FPGAs (Field Programmable Gate Arrays) are slowly becoming more and more advanced and practical as high-speed computing platforms. In this talk, David will provide an in-depth introduction into the guts and capabilities of modern day FPGAs and show how you can take your current algorithms, efficiently convert them to gate logic, and run them on hardware. This presentation will also introduce a set of open source cores (jawn v1.0) that will implement the basic functionality of john the ripper on FPGAs and allow you to crack password hashes as fast as 100+ PCs using FPGA PCMCIA cards on your laptop.
Have you ever written an algorithm or a crypto cracker and wondered how fast it would run if you implemented it in hardware circuits with your bits flowing as fast as the electrons can move? What if you could put all of your algorithm's logic onto a specialized processor that does all of the work internally and just spits out an answer when it's done? It isn't as difficult as you think, and the chips are only getting faster and faster. FPGAs have many unique properties that can be exploited by a wide range of algorithms.
This talk will release a new tool (jawn) that implements the basic functionality of john the ripper in FPGA logic. Jawn v1.0 currently implements DES, MD5, and Blowfish hash password cracking and runs on the ROAG platform, a Type 2 PCMCIA card with a XILINX Virtex-II Pro FPGA and a fully embedded PowerPC with 128MB RAM, 32MB Flash ROM, Ethernet, Serial Ports, and CANBus. It supports simple distributed processing by setting how many bits of the keyspace you want to search and allows you to search for just alpha numeric, all typeable/printable characters, or the full keyspace. Future plans are to run the key generation on the PowerPC for intelligent password generation.

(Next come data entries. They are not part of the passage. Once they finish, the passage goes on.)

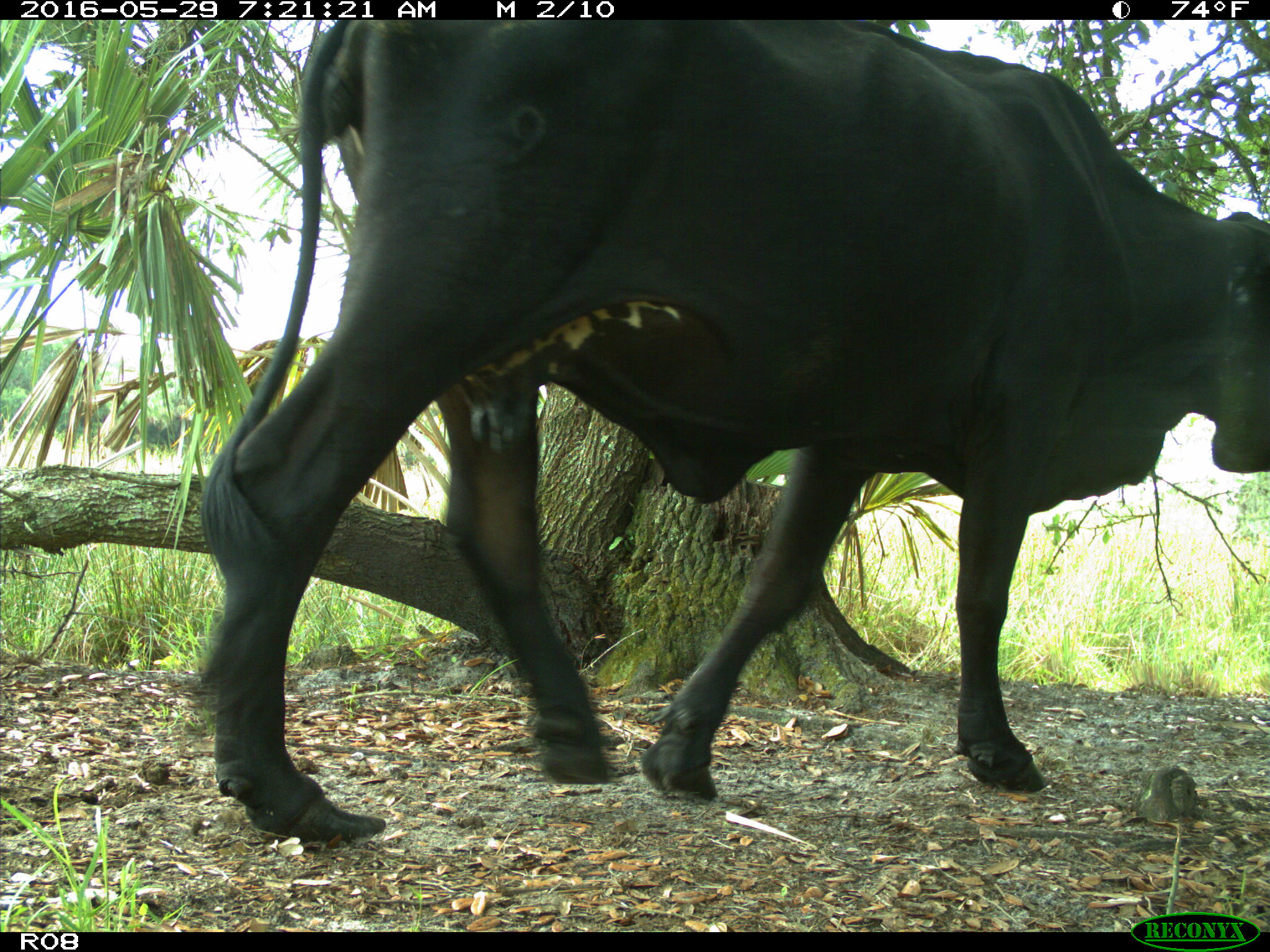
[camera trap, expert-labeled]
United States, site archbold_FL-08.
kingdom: Animalia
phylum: Chordata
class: Mammalia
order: Artiodactyla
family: Bovidae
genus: Bos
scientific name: Bos taurus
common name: domestic cow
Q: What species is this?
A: Bos taurus (domestic cow).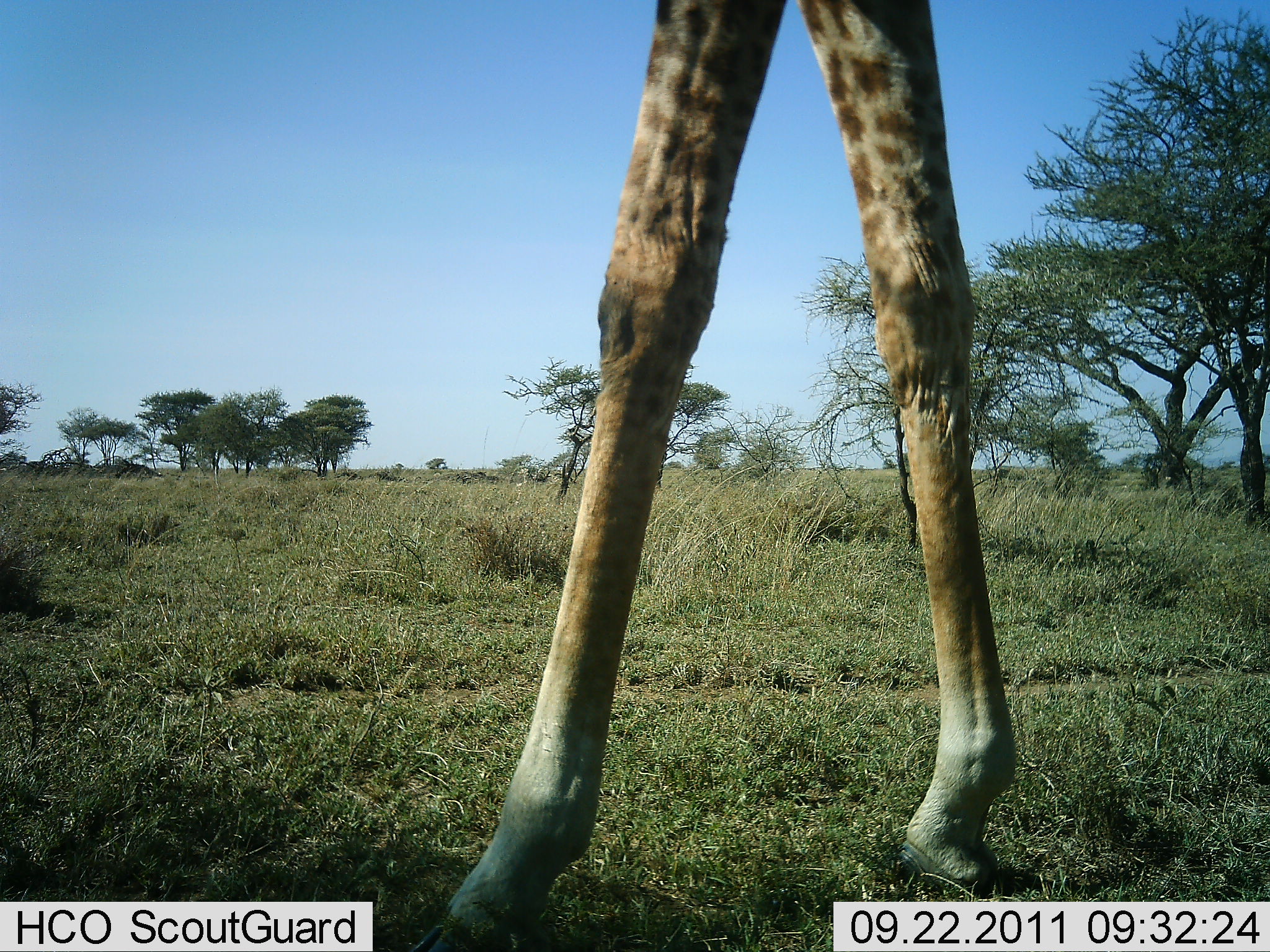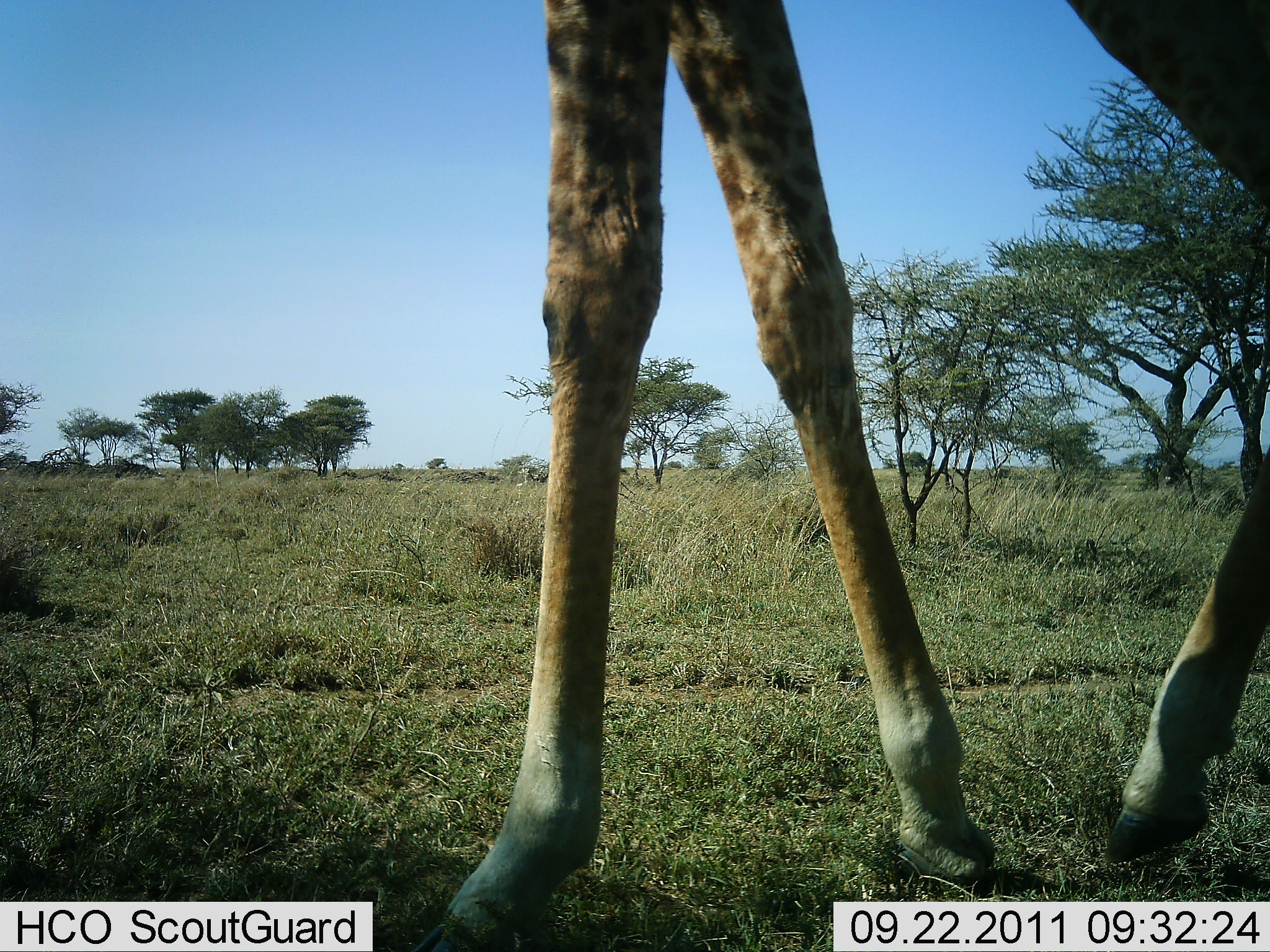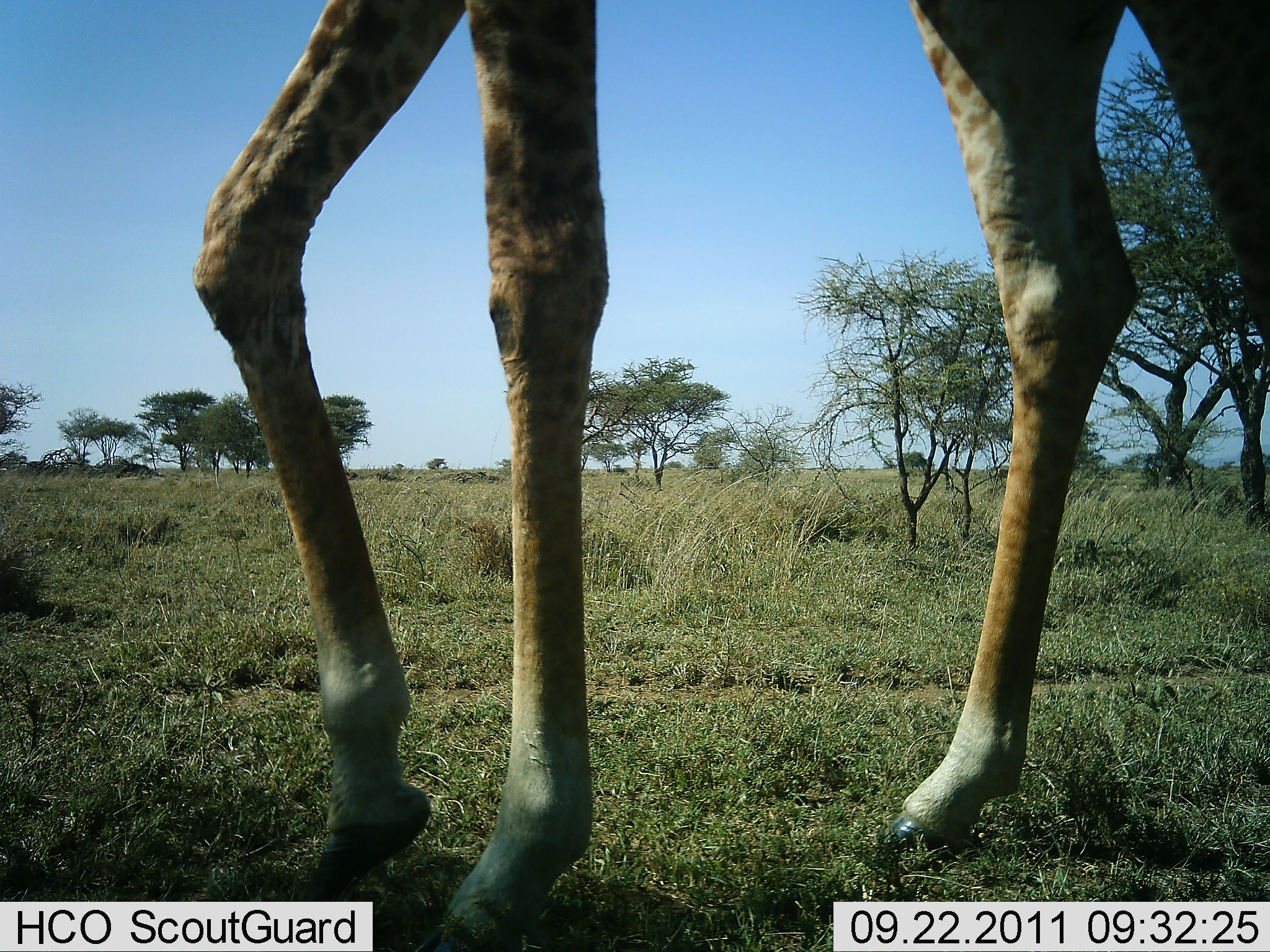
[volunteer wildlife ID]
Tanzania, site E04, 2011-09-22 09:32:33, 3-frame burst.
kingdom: Animalia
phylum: Chordata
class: Mammalia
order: Artiodactyla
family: Giraffidae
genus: Giraffa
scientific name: Giraffa camelopardalis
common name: giraffe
Giraffe (Giraffa camelopardalis), count 1. Behavior (volunteer vote fractions): standing 18%, resting 0%, moving 82%, interacting 0%. Young present (vote fraction): 0%. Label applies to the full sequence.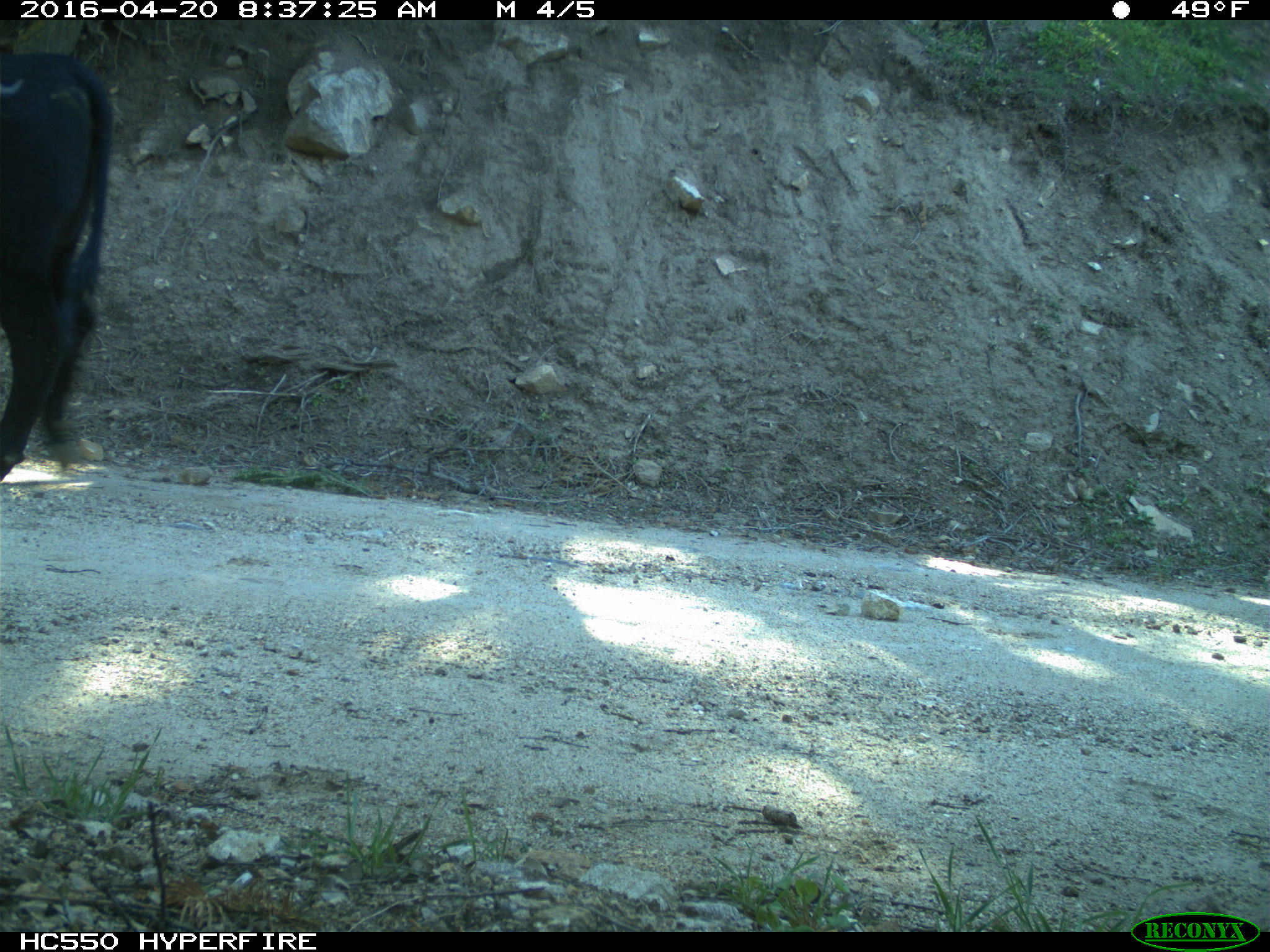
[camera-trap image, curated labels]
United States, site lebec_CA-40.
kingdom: Animalia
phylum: Chordata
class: Mammalia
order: Artiodactyla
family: Bovidae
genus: Bos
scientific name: Bos taurus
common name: domestic cow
Bos taurus (domestic cow).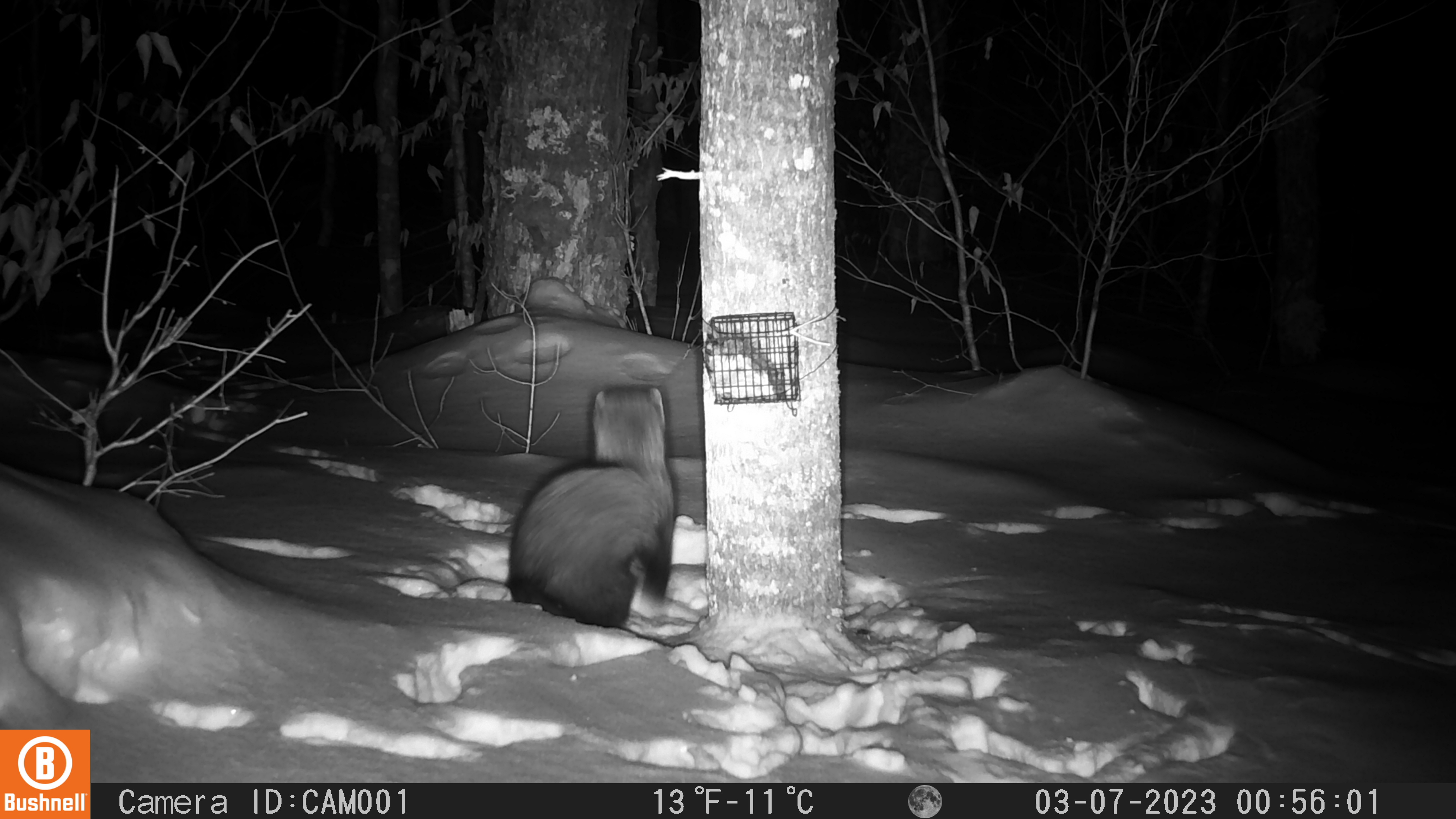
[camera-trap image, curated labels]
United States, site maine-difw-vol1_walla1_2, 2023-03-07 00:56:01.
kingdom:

David will also go in-depth with new revolutionary approaches to FPGA programming including evolving algorithms / hardware / and other neural network concepts that become practical when using reprogrammable hardware. This presentation will provide a full introduction to how FPGAs work, different applications, how to design logic for them, how to interface with your different peripherals, and how to optimize your design to be as size and speed efficient as possible. The goal is for the audience will walk out of the room with all the fundamentals needed to start doing FPGA development.